→ Quesito scritto A
Nel testo sulla storia familiare di Luca, quanti anni aveva Marisa quando Luca la vide ballare uno swing alla fine della sua festa di compleanno?
→ Quesito scritto B
Prosegui il testo sulla storia familiare di Luca a partire dall'ultima frase riportata.

→ Testo da leggere
L’Abbondio menzionato nell’ultima parte, invece, non è il pavido don, quanto un mitico funzionario di una banca di Lugano. Vi lascio scoprire il suo ruolo. Qui accenno al tesoro conservato in una scatola di scarpe. Niente gioielli e lingotti, ma qualcosa di molto più prezioso: lettere! Sono le tessere con cui Luca ricompone il mosaico della storia familiare.
Un altro nucleo tematico è il rapporto con la madre, Maria Luisa (Marisa), una delle prime donne laureate in Italia. A pagina 84 la vediamo ritratta in una foto – diverse sono quelle che arricchiscono il libro – che la mostra in treno con una mappa di Parigi squadernata davanti a sé. Le piaceva ballare, eppure Luca fu sorpreso quando la vide impegnata in uno swing al termine di una sua (di lui) festa di compleanno. Marisa aveva allora novantaquattro anni.

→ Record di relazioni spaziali

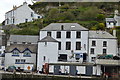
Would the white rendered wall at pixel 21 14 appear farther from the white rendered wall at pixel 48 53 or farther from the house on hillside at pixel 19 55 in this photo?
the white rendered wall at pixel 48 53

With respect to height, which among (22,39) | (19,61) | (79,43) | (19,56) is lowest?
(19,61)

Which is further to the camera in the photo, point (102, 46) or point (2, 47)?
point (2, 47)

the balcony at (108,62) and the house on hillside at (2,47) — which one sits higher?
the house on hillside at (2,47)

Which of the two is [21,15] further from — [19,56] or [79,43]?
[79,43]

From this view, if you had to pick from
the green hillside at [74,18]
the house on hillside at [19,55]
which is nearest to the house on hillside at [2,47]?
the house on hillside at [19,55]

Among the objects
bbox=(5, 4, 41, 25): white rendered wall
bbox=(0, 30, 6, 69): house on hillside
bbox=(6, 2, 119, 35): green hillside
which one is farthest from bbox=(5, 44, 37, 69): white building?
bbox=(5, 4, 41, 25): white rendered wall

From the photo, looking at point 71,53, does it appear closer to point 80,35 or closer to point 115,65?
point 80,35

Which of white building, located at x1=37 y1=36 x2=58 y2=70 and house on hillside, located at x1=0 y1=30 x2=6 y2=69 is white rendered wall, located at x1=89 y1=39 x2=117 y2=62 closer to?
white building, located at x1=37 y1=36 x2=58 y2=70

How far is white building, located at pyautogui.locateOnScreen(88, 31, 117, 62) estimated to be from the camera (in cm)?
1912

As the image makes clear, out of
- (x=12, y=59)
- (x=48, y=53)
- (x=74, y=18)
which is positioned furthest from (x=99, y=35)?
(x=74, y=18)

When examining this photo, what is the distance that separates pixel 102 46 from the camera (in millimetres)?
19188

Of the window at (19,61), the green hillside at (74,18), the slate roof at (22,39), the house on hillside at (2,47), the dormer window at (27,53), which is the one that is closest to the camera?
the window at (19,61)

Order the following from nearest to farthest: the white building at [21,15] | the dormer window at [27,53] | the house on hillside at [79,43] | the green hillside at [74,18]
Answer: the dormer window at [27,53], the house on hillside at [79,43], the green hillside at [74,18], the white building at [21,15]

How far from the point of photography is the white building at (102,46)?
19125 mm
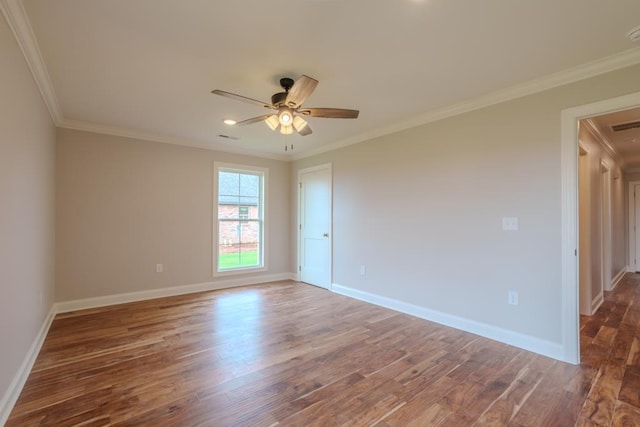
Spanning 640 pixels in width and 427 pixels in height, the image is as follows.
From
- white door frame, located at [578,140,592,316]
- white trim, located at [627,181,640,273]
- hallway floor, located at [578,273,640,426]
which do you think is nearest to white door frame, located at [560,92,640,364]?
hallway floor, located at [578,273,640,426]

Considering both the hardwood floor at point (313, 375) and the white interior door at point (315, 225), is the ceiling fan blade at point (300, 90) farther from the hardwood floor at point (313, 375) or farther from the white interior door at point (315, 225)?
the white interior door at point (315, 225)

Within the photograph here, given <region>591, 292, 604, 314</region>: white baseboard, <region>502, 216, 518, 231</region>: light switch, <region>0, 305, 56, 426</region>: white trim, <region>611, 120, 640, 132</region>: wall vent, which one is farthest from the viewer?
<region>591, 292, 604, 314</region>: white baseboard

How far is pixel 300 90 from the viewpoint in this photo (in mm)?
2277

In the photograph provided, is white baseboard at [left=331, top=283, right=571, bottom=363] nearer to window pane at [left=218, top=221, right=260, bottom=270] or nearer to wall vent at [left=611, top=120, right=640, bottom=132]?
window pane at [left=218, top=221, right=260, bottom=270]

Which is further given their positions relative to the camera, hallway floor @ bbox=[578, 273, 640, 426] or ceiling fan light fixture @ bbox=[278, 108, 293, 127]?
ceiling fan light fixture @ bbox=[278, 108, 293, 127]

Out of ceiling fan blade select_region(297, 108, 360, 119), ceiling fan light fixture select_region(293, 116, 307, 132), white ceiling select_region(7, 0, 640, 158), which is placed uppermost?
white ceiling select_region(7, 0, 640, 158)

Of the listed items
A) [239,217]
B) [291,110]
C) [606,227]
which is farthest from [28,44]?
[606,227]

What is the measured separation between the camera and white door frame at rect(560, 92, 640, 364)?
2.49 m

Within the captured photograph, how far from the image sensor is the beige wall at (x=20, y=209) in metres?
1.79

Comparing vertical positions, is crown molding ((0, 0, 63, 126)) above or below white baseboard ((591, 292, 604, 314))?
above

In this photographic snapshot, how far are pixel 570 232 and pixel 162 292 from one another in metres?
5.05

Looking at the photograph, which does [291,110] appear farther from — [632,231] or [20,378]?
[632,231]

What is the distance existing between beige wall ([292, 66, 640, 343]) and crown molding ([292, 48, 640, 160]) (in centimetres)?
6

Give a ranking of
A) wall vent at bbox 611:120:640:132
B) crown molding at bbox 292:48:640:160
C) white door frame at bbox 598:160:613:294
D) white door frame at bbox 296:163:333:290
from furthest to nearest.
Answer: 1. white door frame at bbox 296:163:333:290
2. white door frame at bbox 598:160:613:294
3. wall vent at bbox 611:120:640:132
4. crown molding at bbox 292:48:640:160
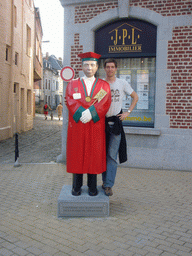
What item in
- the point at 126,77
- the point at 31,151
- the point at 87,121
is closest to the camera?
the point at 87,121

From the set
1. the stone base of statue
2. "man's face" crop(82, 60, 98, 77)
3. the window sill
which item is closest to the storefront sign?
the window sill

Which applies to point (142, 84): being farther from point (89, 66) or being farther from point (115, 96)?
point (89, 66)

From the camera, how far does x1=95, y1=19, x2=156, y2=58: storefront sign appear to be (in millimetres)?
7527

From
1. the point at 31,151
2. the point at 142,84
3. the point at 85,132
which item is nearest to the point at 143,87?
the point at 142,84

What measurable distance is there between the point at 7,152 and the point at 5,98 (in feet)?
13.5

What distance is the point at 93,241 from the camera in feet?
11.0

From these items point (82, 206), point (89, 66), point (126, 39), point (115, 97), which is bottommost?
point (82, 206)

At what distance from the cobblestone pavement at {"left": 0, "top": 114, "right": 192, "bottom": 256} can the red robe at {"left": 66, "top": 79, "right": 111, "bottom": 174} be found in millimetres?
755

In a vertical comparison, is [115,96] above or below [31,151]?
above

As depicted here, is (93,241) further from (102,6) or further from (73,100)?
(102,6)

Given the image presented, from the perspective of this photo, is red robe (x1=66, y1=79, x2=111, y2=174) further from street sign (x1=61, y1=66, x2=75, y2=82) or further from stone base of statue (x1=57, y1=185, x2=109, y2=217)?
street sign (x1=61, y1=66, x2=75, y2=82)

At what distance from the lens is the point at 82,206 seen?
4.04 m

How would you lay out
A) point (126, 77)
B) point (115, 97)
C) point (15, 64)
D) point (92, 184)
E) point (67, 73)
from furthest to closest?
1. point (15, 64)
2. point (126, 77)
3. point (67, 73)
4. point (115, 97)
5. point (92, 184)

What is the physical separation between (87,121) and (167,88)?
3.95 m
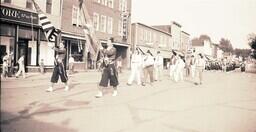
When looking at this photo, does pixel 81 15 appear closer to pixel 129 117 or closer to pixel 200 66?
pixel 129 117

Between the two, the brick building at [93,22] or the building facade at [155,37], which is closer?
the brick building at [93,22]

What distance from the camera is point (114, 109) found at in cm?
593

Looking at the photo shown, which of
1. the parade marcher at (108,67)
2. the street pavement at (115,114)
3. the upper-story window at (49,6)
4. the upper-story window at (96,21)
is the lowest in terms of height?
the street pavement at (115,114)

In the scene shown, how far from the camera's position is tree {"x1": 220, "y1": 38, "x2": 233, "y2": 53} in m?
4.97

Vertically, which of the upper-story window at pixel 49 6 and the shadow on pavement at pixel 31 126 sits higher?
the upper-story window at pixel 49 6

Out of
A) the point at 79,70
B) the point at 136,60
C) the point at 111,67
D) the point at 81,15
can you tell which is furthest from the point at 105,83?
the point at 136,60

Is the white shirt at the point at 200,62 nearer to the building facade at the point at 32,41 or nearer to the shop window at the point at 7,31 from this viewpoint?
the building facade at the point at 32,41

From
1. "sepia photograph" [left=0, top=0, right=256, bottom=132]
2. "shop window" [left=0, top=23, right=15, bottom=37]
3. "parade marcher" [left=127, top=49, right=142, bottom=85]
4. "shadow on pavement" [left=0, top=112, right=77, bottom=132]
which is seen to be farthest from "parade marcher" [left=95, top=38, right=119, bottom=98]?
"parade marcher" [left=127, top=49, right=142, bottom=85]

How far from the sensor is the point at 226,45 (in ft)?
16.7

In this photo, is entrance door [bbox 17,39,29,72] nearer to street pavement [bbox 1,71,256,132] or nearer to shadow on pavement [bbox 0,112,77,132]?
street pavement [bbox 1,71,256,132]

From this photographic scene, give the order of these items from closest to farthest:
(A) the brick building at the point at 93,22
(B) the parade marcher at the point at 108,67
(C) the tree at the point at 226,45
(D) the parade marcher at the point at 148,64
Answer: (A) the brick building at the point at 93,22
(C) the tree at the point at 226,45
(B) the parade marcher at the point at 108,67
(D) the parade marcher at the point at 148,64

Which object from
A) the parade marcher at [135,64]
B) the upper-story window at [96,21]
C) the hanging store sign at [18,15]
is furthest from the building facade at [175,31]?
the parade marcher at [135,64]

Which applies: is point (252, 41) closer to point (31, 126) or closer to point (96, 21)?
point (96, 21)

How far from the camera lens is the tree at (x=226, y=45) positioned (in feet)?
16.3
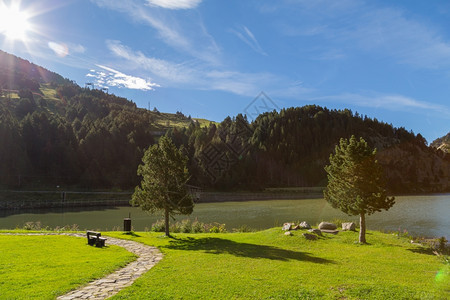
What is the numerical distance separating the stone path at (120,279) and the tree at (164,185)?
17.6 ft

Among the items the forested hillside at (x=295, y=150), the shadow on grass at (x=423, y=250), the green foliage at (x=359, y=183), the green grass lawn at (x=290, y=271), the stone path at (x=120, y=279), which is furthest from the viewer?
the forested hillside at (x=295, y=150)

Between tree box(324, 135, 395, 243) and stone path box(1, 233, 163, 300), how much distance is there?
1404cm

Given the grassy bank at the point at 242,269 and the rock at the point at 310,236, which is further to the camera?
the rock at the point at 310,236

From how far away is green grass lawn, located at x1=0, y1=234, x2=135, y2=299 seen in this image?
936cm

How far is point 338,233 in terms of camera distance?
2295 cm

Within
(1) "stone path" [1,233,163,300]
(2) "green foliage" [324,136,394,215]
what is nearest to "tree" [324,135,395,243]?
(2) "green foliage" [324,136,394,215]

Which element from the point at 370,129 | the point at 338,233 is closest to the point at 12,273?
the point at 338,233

...

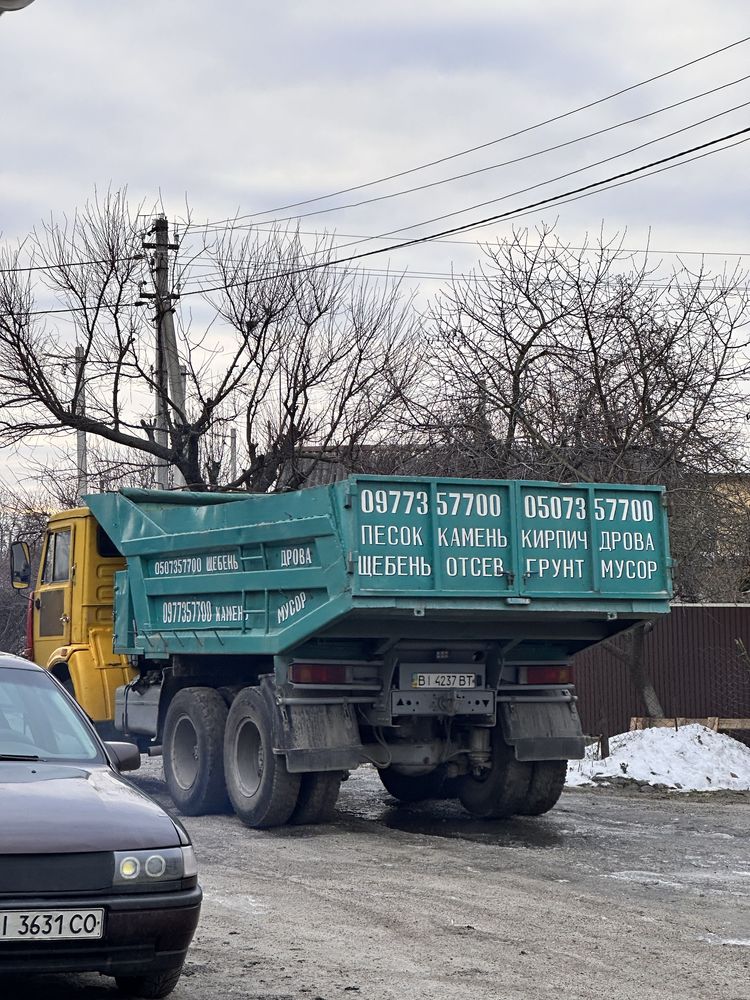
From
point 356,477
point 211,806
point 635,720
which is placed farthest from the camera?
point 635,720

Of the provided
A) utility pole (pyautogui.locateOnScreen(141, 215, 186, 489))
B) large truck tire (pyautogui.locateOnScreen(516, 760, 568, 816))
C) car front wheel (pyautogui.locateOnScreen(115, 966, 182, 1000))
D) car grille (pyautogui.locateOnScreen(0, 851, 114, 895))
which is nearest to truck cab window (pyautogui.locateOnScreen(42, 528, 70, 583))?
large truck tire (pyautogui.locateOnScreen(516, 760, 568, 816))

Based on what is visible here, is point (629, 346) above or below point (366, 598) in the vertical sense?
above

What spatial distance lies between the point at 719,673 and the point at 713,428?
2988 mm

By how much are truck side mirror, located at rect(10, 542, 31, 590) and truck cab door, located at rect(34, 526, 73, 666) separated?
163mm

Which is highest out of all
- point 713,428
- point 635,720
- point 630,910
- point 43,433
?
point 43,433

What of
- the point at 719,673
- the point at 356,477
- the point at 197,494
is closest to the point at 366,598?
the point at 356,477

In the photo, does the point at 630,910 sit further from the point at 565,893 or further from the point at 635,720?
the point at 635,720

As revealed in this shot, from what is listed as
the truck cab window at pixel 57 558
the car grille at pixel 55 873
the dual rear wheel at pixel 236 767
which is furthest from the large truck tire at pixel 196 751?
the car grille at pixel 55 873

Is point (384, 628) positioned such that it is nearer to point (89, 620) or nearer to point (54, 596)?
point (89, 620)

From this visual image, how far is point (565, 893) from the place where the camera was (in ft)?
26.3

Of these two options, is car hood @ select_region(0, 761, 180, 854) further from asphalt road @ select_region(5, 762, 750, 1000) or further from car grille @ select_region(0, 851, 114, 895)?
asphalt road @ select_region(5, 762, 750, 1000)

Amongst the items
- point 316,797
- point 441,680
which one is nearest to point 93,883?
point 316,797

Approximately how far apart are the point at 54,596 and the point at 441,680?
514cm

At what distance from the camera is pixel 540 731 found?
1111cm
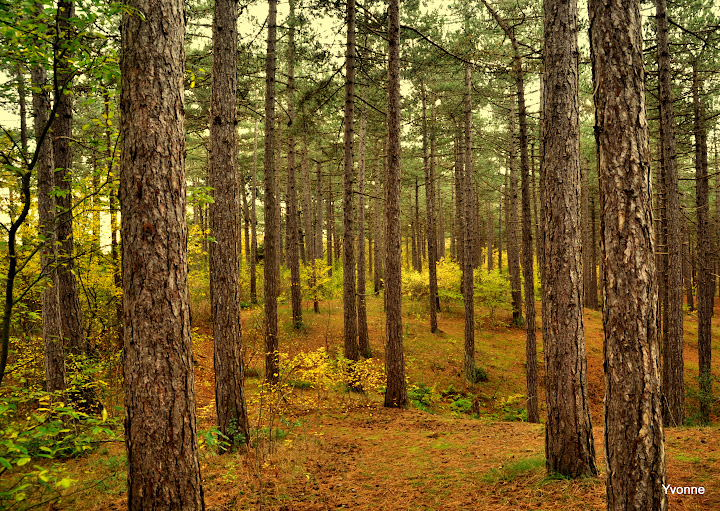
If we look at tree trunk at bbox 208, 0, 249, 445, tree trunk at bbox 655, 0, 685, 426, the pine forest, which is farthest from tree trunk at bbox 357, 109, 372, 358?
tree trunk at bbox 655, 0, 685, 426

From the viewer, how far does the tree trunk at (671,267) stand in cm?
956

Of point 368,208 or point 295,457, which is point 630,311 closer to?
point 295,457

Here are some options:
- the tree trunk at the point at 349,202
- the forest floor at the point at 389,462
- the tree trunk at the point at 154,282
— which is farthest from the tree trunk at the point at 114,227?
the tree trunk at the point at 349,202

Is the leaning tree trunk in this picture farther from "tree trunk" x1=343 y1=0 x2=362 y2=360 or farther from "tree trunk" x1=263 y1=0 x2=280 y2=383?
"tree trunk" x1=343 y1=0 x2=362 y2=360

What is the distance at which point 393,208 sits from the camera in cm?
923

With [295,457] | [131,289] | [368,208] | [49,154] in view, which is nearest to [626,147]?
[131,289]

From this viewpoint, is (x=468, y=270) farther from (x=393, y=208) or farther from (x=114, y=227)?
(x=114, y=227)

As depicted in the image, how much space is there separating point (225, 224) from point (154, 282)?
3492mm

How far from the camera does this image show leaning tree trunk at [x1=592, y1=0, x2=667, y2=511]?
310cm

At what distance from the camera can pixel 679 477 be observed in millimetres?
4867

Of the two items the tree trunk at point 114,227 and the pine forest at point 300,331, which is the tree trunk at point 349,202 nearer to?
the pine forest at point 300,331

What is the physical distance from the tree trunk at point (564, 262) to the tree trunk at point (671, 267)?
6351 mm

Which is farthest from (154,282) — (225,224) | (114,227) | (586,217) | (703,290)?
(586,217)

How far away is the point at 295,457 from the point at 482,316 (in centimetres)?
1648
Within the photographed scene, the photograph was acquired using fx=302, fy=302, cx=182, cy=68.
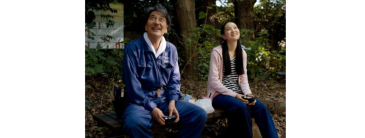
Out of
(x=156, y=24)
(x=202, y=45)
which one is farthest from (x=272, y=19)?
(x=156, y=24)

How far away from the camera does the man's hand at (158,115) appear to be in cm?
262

→ Risposta scritta A
Novantaquattro anni.

→ Risposta scritta B
C’è ancora molto altro nelle pagine de Il teatro è la mia vita: molta vita, come l’insospettata carica erotica che scorreva tra i suoi genitori (le disavventure dell’omonimo zio Luca richiederebbero un’altra recensione), e molto teatro. Arriva solo verso la fine il veloce accenno alla fondazione di Teatro Invito, nel 1986. Tra parentesi: dal 30 agosto all’8 settembre si terrà l’edizione 2024 de L’ultima luna d’estate.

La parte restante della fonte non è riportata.